CONAMP QUESTIONA FORMULAÇÃO DE LISTA SÊXTUPLA.
A Associação Nacional dos Membros do Ministério Público – CONAMP ajuizou Ação Direta de Inconstitucionalidade – ADIN, no Supremo Tribunal Federal – STF, questionando a legalidade do inciso I do artigo 15 da Lei 8.625/93, que reserva ao Conselho Superior do Ministério Público – CSMP nos estados a competência para elaborar a lista sêxtupla do quinto constitucional, a ser encaminhada aos tribunais. A ação (ADIN 4134) tem como relator o ministro Ricardo Lewandowski.

O quinto constitucional reserva 20% das vagas dos tribunais brasileiros para integrantes da advocacia e do Ministério Público. No caso dos MP’s estaduais, cabe ao Conselho Superior de cada um elaborar a lista com seis nomes, a ser encaminhada aos tribunais. Para a CONAMP, a definição da lista pelo CSMP não é democrática porque o órgão é formado somente pelos procuradores de Justiça, agentes públicos que estão no último grau da carreira. "Não se justifica a legitimidade dada somente ao Conselho Superior na elaboração da lista sêxtupla para composição dos Tribunais, fundamentalmente pela ausência de representatividade de que padece", diz a entidade.

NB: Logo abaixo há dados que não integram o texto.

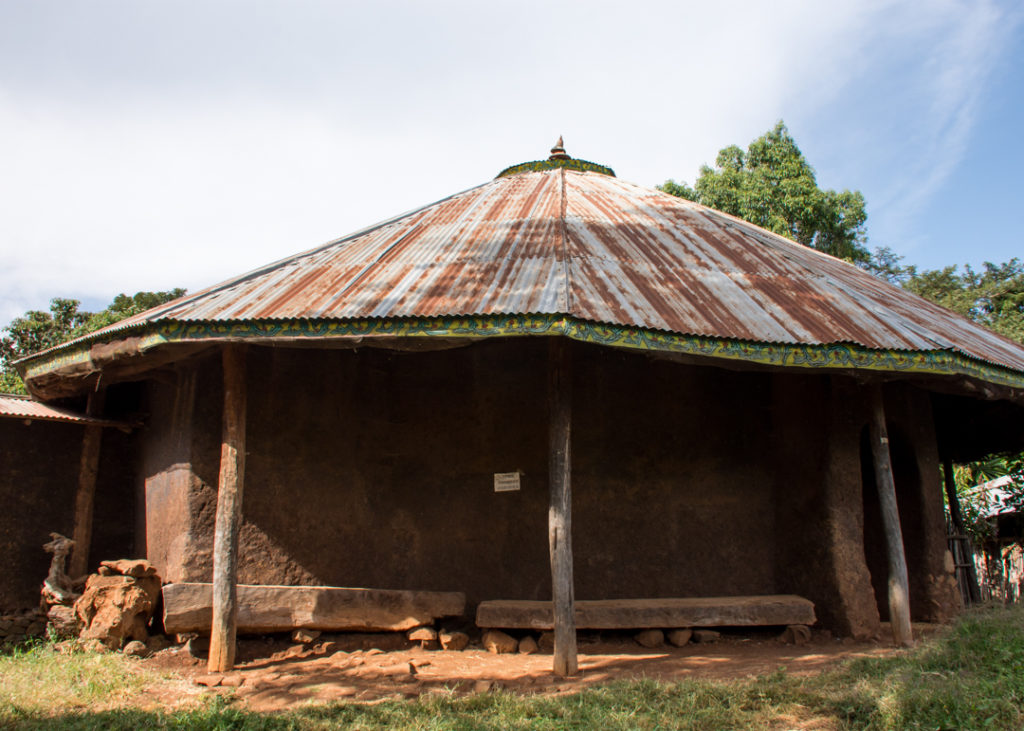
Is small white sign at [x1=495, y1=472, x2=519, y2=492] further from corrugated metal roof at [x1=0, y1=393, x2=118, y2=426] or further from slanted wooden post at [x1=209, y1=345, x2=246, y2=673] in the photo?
corrugated metal roof at [x1=0, y1=393, x2=118, y2=426]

Na ADIN, a CONAMP alega que a regra fere o artigo 94 da Constituição Federal, dispositivo que determina que a lista sêxtupla para indicação de nomes do quinto constitucional deve ser formulada pelos órgãos de representação do MP e da advocacia. Como exemplo, a CONAMP cita o caso do Ministério Público da União, que reúne os Ministérios Públicos Federal, Militar, do Trabalho e do Distrito Federal e Territórios, onde as listas sêxtuplas são formuladas pelo Colégio de Procuradores, que reúne todos os integrantes das categorias.

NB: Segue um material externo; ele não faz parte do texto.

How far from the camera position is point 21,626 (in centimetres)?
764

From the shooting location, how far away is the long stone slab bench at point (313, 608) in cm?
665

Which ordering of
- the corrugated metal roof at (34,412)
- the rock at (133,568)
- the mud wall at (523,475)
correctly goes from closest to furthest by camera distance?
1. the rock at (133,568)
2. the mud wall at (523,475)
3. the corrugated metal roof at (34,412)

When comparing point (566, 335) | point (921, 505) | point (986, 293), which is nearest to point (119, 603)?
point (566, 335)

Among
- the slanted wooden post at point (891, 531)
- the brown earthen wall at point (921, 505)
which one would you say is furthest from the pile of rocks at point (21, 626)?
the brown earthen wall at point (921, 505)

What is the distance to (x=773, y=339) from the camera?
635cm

Devido à relevância da matéria, o ministro relator, Ricardo Lewandowski, dispensou a análise do pedido de liminar no processo, aplicando ao caso o artigo 12 da Lei 9.868/99, que trata das normas para o julgamento das ações diretas de inconstitucionalidade.

Chamado de 'procedimento abreviado', esse dispositivo permite que a ação seja levada para julgamento no Plenário após reunir as informações necessárias e obter pareceres da Advocacia-Geral da União – AGU e da Procuradoria Geral da República – PGR. Em seu despacho, o ministro Lewandowski já solicitou informações às partes e, depois disso, a ação seguirá para que a AGU e a PGR apresentem os respectivos pareceres.